- [Aim of the task] Your answer must be an exact transcription of the data, with every picture omitted.

- [Given information]
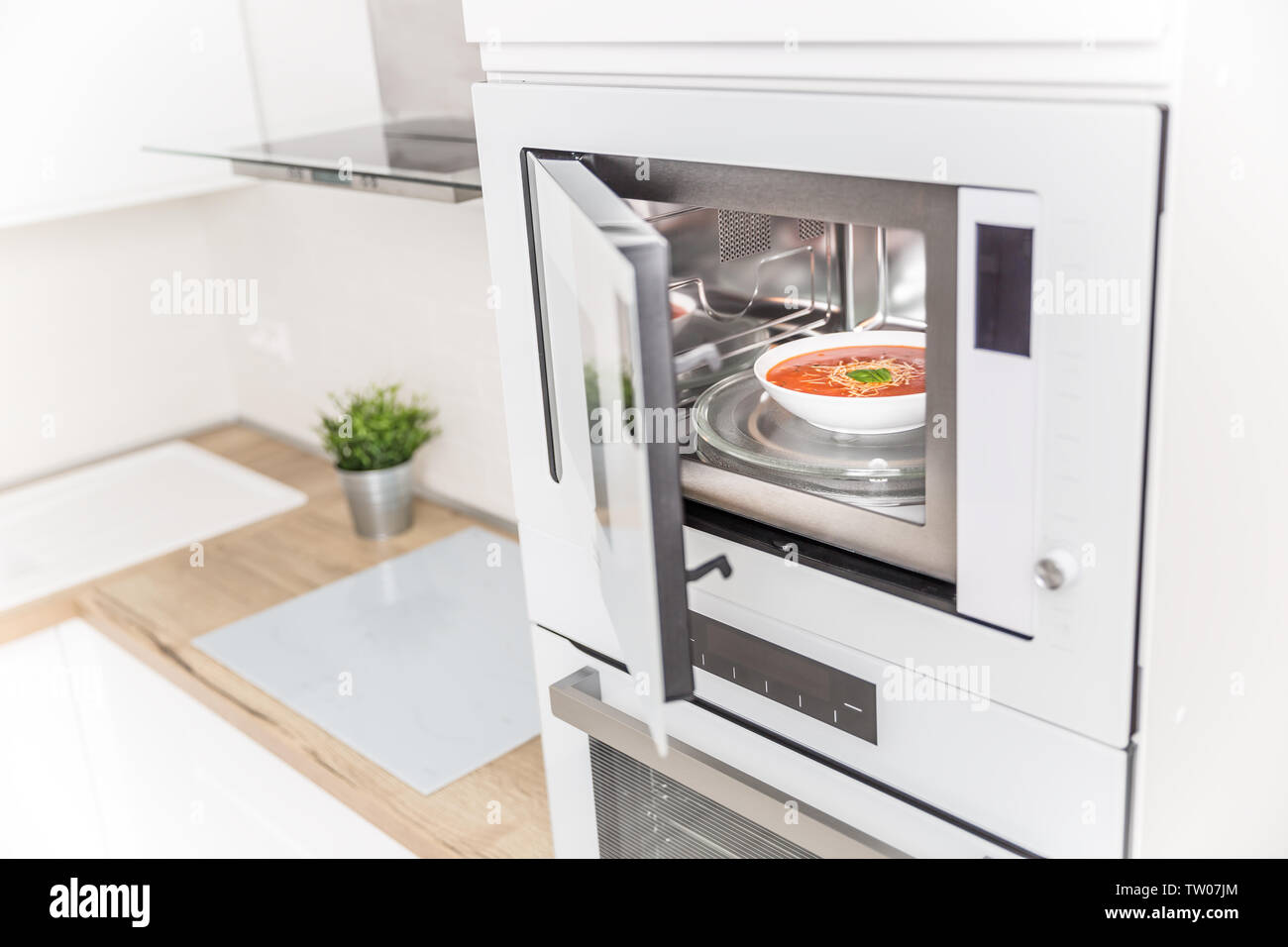 https www alamy com built in microwave oven in the kitchen with tomato soup in white plate image256317564 html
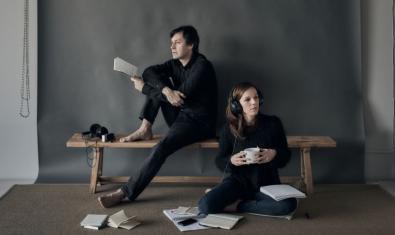 Un actor y una actriz de la compañía con un libro en la mano y con auriculares para escuchar música puestos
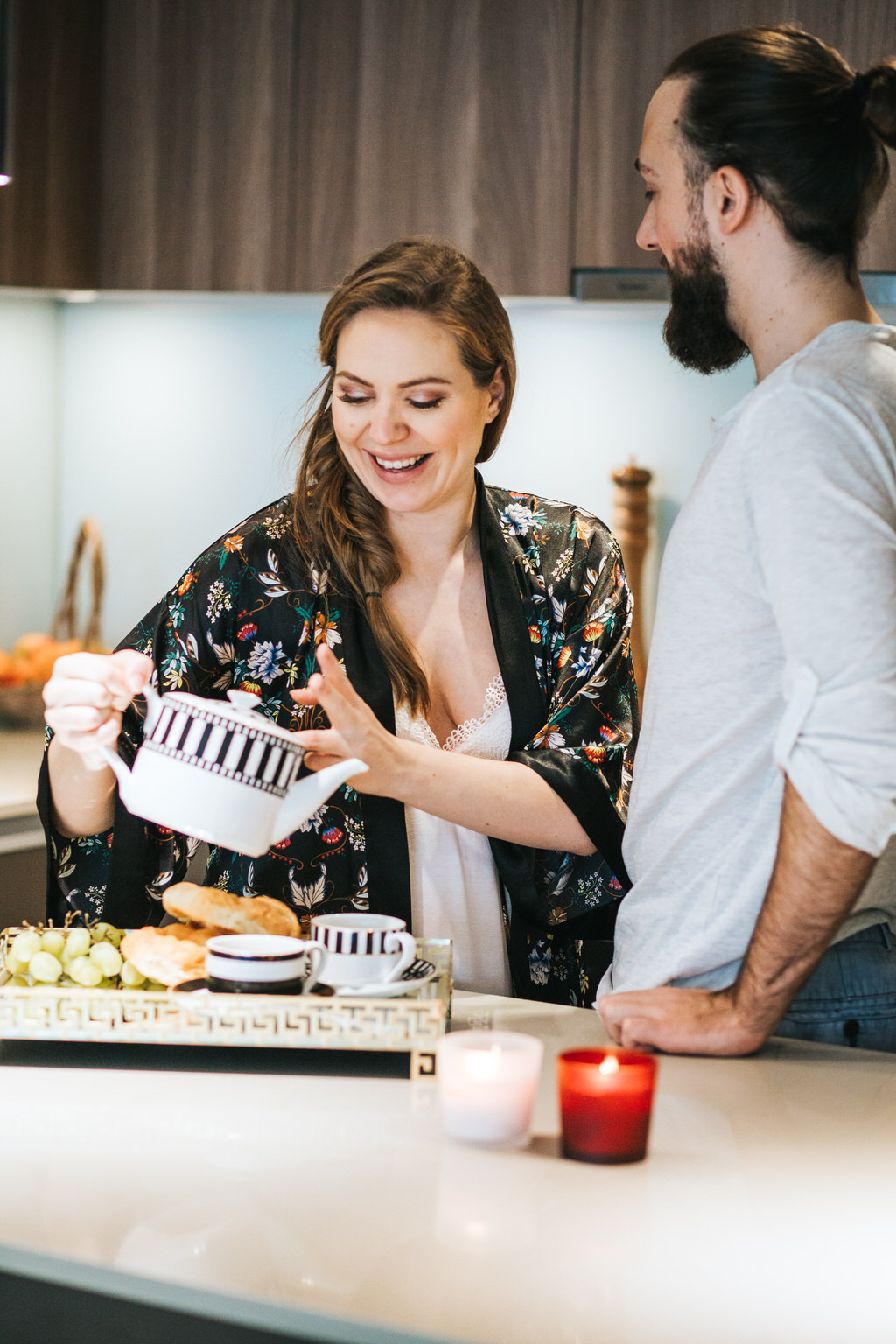 Husband With Pregnant Wife in kitchen
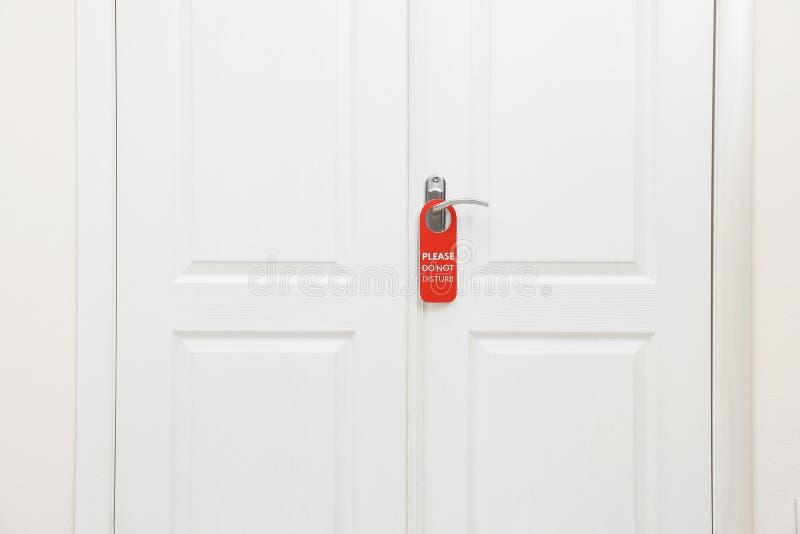 Den stängda dörren med tecknet PLEASE STÖRER INTE på handtaget arkivfoto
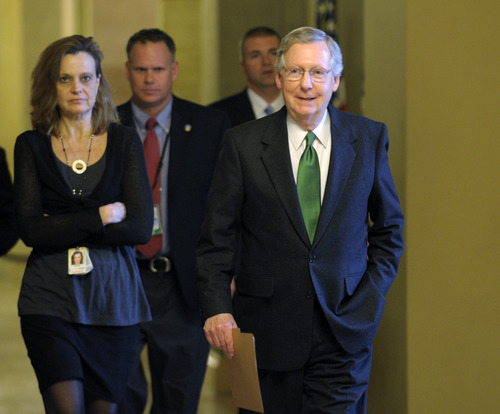 """Senate Minority Leader Mitch McConnell of Ky. walks toward the Senate floor on Capitol Hill in Washington, Monday, Dec. 31, 2012. McConnell said Monday that he and the White House have agreed on preventing tax hikes that the """"fiscal cliff"""" will trigger after midnight. And he says they are very close to an overall deal that would also prevent budget-wide spending cuts.  (AP Photo/Susan Walsh)"""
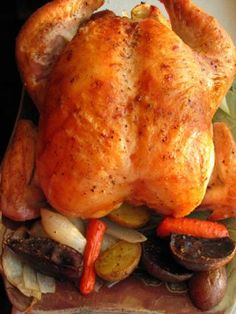 After seeing this on Food Network and trying it that very night, Ill never make a roasted chicken any other way.  The vegetables alone are worth it, but the chicken is so unbelievably tender and juicy that you cant help but go back for seconds.  Ive made only very subtle changes to suit my taste, and I would recommend nearly doubling the veggies if feeding four grown people.  Reheated leftovers are phenomenal (use medium power on microwave).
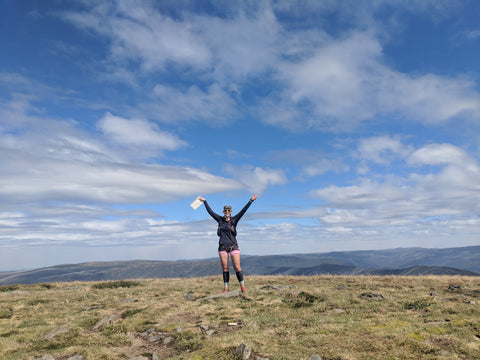 FOHER Co Ambassador Philadelphia Holmes standing on the top of Mt Bogong on a 50km run in the Victorian High Country.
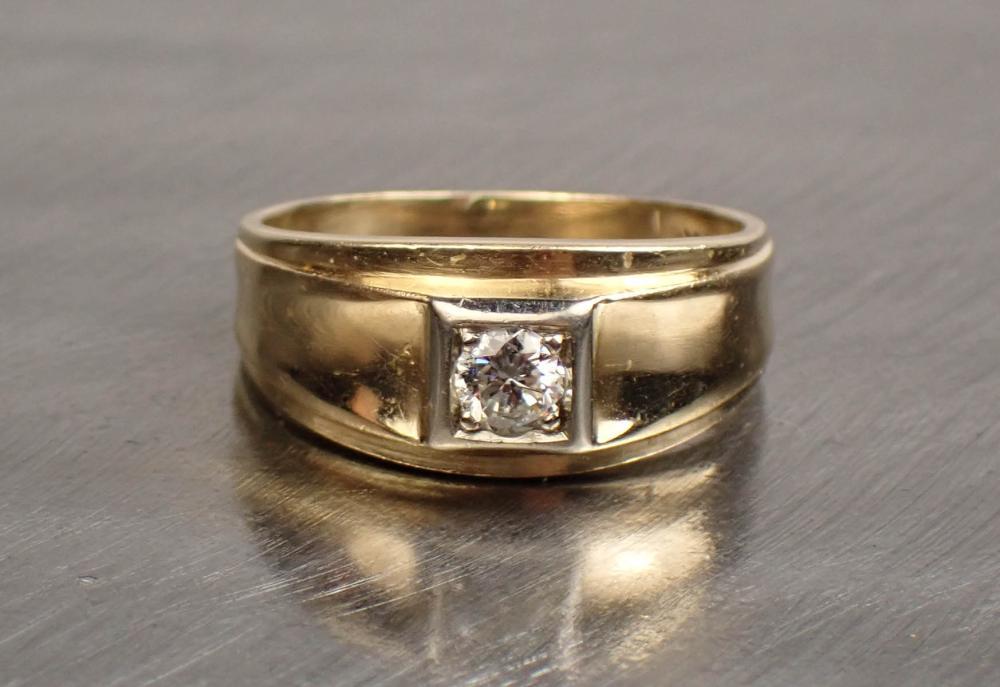 MAN'S DIAMOND AND FOURTEEN KARAT GOLD RING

- [Written solution]
 https www alamy com built in microwave oven in the kitchen with tomato soup in white plate image256317564 html
 Un actor y una actriz de la compañía con un libro en la mano y con auriculares para escuchar música puestos
 Husband With Pregnant Wife in kitchen
 Den stängda dörren med tecknet PLEASE STÖRER INTE på handtaget arkivfoto
 """Senate Minority Leader Mitch McConnell of Ky. walks toward the Senate floor on Capitol Hill in Washington, Monday, Dec. 31, 2012. McConnell said Monday that he and the White House have agreed on preventing tax hikes that the """"fiscal cliff"""" will trigger after midnight. And he says they are very close to an overall deal that would also prevent budget-wide spending cuts.  (AP Photo/Susan Walsh)"""
 After seeing this on Food Network and trying it that very night, Ill never make a roasted chicken any other way.  The vegetables alone are worth it, but the chicken is so unbelievably tender and juicy that you cant help but go back for seconds.  Ive made only very subtle changes to suit my taste, and I would recommend nearly doubling the veggies if feeding four grown people.  Reheated leftovers are phenomenal (use medium power on microwave).
 FOHER Co Ambassador Philadelphia Holmes standing on the top of Mt Bogong on a 50km run in the Victorian High Country.
 MAN'S DIAMOND AND FOURTEEN KARAT GOLD RING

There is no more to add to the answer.